【投資】利益を目的として資本を出すこと(常用国語辞典)。
利益とはすなわち、見返り、「リターン」のことです。このリターンを得るためには、様々な「心配事」がつきまといます。
例えば、A君が「自分に100万円貸してくれたら、1年後に110万円にして返す。」と言ったとします。あなたは、この投資話に乗るでしょうか。100万円が1年で110万円、利回り10%、この超低金利時代にめちゃくちゃ好条件です。
では、同じことをA君ではなく、三菱UFJ銀行が言ったとしたら(言いませんが)どうでしょう。間違いなく、10人中10人が投資するに違いありません。
いったい、この差はどこからくるのでしょう?
A君は、持ち逃げするかもしれないし、失業して返せなくなるかもしれない。最悪の場合、死んでしまうかもしれない。要するに心配なことがいっぱいあるのに対し、三菱UFJ銀行なら必ず払ってくれるという安心感、言い換えれば「信用」がそこにあります。
また、1年後ではなく、「1週間後に返す」という条件なら、A君に100万円預けてみようという人もいるかもしれません。つまり「期間が長い」ことはそれだけ心配の度合いが大きいということになります。
このように、「信用」や「期間」によって安心の度合いが違う。人は、不安なほど「リスクが高い」と感じより高い利益「リターン」でなければ投資しようと思いません。
不動産投資に置き換えると、おんぼろ物件や怪しげなテナントでは、心配で仕方ない(信用度が低い)ので、高い賃料をもらって短期間に資金を回収したい、ピッカピカの新築で一流企業がテナントなら、投資額の割にリターンがちょっと少なくても「まいっか」ということになるのです。
このリスクとリターンの見方、評価は人によって異なります。ハイリスク・ハイリターンの物件、ローリスク・ローリターンの物件への投資なら、合理的と言えますが、なかには、ハイリスク・ローリターンの物件に投資してしまう人もいます。
大きな損失を出して何とか取り戻したいと焦っているときに、通常ならやらないような博打に出てしまうことがあります。不動産であれば、営業マンの巧みな説明に、買いたい気持ちが先行して冷静な判断を見失ってしまったようなときです。残念ながらこれは、投資ではなく投機。「失敗への道まっしぐら」という結果になってしまいます。
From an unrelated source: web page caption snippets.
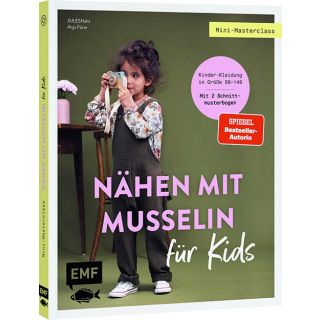 Buch - Nähen mit Musselin für Kids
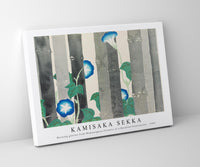 
              Kamisaka Sekka - Morning glories from Momoyogusa–Flowers of a Hundred Generations (1909)
            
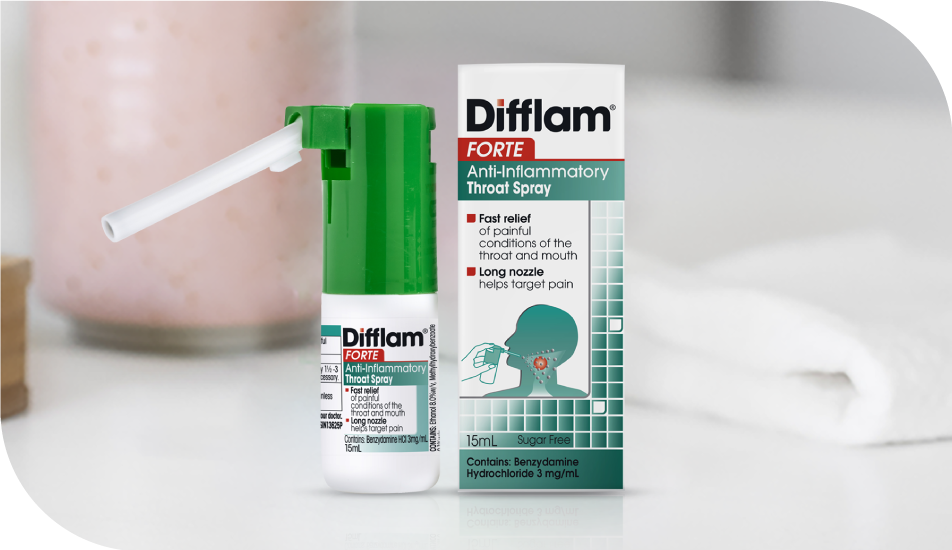 Managing a Painful Sore Throat or Mouth Condition - Advice - VN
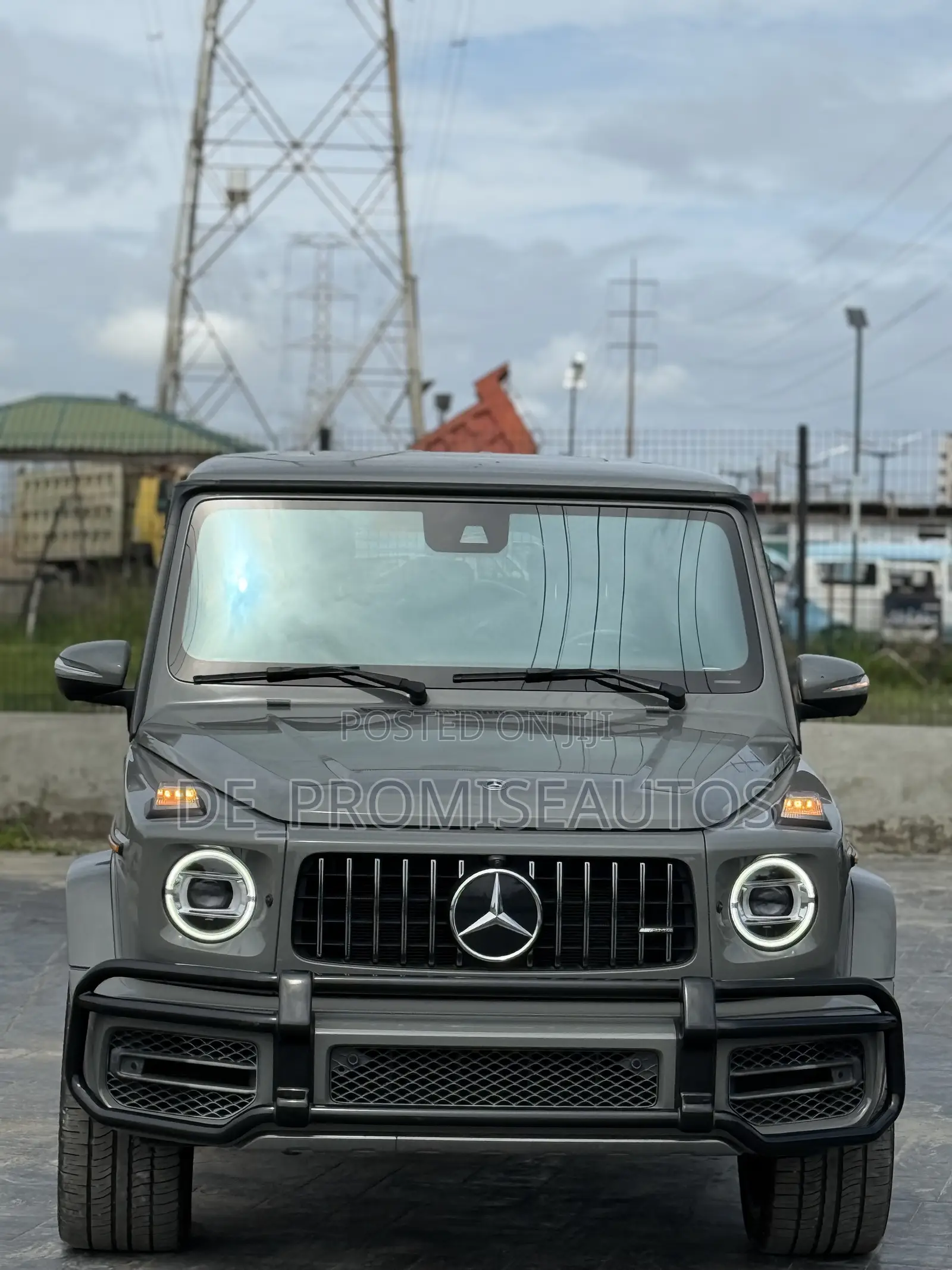Mercedes-Benz G-Class G 63 AMG 2021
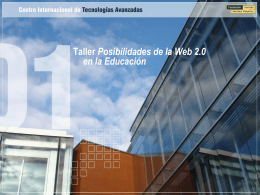 ¿Qué es la Web 2.0? - Liceo de Mariscala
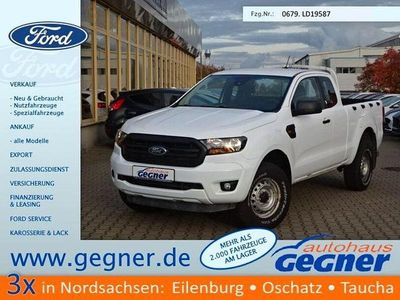 Gebraucht Ford Ranger XL 170 PS (125 kW) 2021 Weiß Pickup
不動産投資は「ミドルリスク・ミドルリターン」と言われます。株のように投資額の何倍も儲かることはめったにありませんが、大損することもめったにありません(損失が出ることはある)。ところが、人によっては、不動産投資が原因で自己破産することもあります。知識があれば防げたことかもしれないのです。
「不動産投資を学ぶ」とは、「リスクに対して適切なリターンを期待できる物件を見極める力」を身につけるということであり、自らが背負うことのできるリスク(リスク許容度)を知ることだといえます。